Contract jobs

Contract and part-time jobs

Contract or freelance jobs are available through specialist employment agencies in Australia.

Contracts are usually full time and for a fixed period, although they may be open-ended. There’s a thin dividing line between contract and temporary jobs, which are often one and the same. In recent years, many companies have been shifting from full-time employees to contract workers and contracting out jobs such as building maintenance, catering, cleaning, computer installation, construction, and even parts of the manufacturing process.

Many contract positions are for specialists, in fields such as accountancy, computing, electronics, engineering and mining, although there’s also a strong market in providing catering, cleaning and maintenance services. Rates vary considerably, e.g. from around $14 per hour for a clerk to $100 or more for a computer specialist.

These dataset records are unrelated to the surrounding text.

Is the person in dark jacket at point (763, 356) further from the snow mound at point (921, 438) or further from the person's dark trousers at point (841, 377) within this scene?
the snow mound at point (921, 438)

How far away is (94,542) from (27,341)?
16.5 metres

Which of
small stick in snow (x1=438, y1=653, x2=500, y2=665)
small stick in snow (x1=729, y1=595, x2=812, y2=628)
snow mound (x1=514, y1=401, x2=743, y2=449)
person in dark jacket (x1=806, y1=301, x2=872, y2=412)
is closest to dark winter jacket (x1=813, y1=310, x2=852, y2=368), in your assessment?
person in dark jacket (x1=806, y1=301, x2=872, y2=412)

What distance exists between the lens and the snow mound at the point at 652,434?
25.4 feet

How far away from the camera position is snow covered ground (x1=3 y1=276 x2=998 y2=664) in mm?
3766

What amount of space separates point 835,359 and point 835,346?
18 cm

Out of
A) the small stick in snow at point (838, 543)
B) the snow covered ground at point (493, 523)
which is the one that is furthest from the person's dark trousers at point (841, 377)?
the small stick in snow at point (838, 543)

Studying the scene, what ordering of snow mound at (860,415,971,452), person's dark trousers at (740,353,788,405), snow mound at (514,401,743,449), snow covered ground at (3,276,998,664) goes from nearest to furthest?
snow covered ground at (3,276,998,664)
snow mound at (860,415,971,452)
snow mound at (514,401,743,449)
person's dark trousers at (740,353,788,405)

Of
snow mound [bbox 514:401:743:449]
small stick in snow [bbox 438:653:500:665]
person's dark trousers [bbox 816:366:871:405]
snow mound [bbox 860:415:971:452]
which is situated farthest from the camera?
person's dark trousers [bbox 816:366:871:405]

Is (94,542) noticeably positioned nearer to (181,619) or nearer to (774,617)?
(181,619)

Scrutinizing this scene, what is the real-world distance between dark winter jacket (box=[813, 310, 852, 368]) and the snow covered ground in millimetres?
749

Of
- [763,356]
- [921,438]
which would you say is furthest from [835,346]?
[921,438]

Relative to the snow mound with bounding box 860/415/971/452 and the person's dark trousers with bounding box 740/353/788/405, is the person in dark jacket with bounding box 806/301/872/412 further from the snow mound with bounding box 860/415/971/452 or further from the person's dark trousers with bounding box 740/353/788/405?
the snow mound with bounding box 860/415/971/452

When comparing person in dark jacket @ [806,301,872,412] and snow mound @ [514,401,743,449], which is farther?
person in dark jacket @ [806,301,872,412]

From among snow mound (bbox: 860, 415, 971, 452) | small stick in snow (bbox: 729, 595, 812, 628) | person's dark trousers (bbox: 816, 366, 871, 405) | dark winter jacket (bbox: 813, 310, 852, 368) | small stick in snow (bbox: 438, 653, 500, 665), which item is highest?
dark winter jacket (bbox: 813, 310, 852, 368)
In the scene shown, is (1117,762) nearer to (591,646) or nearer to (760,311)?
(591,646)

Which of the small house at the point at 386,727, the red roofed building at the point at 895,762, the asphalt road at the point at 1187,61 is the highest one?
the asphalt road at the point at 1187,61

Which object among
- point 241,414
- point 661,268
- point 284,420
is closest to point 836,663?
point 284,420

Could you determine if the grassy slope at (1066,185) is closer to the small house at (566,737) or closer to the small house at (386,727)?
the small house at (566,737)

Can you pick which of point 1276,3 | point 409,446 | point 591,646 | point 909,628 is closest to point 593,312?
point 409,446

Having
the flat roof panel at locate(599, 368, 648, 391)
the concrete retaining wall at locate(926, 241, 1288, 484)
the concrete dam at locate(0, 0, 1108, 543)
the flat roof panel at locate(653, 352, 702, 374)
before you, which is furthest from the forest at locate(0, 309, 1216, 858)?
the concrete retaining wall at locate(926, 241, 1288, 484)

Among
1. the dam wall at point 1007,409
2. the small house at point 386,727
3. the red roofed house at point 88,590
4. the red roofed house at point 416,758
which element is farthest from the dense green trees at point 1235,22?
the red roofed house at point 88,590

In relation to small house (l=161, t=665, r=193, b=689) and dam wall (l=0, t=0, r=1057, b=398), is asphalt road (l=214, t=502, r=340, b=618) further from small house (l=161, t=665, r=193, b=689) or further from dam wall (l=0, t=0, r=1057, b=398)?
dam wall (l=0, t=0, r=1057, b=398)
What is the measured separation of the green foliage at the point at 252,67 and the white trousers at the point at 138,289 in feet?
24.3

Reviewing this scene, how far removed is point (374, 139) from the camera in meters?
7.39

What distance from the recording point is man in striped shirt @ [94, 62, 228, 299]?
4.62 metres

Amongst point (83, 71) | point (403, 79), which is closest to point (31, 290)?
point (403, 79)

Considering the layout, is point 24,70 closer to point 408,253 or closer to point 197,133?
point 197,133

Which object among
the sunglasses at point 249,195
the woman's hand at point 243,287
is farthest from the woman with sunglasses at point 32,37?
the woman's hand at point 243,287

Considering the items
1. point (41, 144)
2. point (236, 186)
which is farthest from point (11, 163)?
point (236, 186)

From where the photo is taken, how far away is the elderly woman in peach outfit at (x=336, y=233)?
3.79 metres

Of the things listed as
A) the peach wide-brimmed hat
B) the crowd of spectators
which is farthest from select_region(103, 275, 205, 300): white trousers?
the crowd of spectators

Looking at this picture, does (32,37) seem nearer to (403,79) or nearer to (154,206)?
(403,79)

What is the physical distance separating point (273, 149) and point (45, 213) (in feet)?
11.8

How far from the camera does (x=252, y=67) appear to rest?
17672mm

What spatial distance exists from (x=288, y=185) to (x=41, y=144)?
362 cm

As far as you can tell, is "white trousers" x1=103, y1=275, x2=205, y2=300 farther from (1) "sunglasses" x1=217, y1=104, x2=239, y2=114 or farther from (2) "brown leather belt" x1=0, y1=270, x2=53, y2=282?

Contractors may work at home or on a client’s or contract company’s premises.

There used to be a lucrative market in contract jobs in Australia, particularly for information technology specialists, although the recession in the ’90s put paid to many jobs. Consultant companies (also called bodyshops) specialise in supplying contract staff to major companies. The usual visa regulations apply to contract workers, unless you’re employed to work outside Australia.

Part-time jobs

A part-time job is generally defined as less than 20 hours per week. Part-time jobs are available in most industries and professions in Australia and are most common in cafes, factories, offices, pubs, restaurants and shops. In the last few years the number of part-time workers in Australia has risen considerably, particularly among women, and now totals over 3 million – around 30 per cent of the workforce. Over 75 per cent of part-time jobs in larger workplaces (with a minimum of 20 staff) are in the accommodation, cafe and restaurant, education, health and community service, and retail sectors.

Part-time jobs apply to all levels (from executives to clerks) and all businesses, many turning to part-time work for family, health or lifestyle reasons. Job satisfaction is generally higher among part-time workers than those in full-time employment (wouldn’t you be happier working fewer hours?).

Part-time workers are usually paid on an hourly basis and don’t have the same rights as full-time workers, but pay awards normally contain provisions to protect part-time workers’ rights. They don’t, however, usually receive annual leave, maternity leave, sick pay, or other entitlements of full-time workers, although the balance is being redressed in various industries. Part-time workers are also generally poorly paid compared to full-time employees.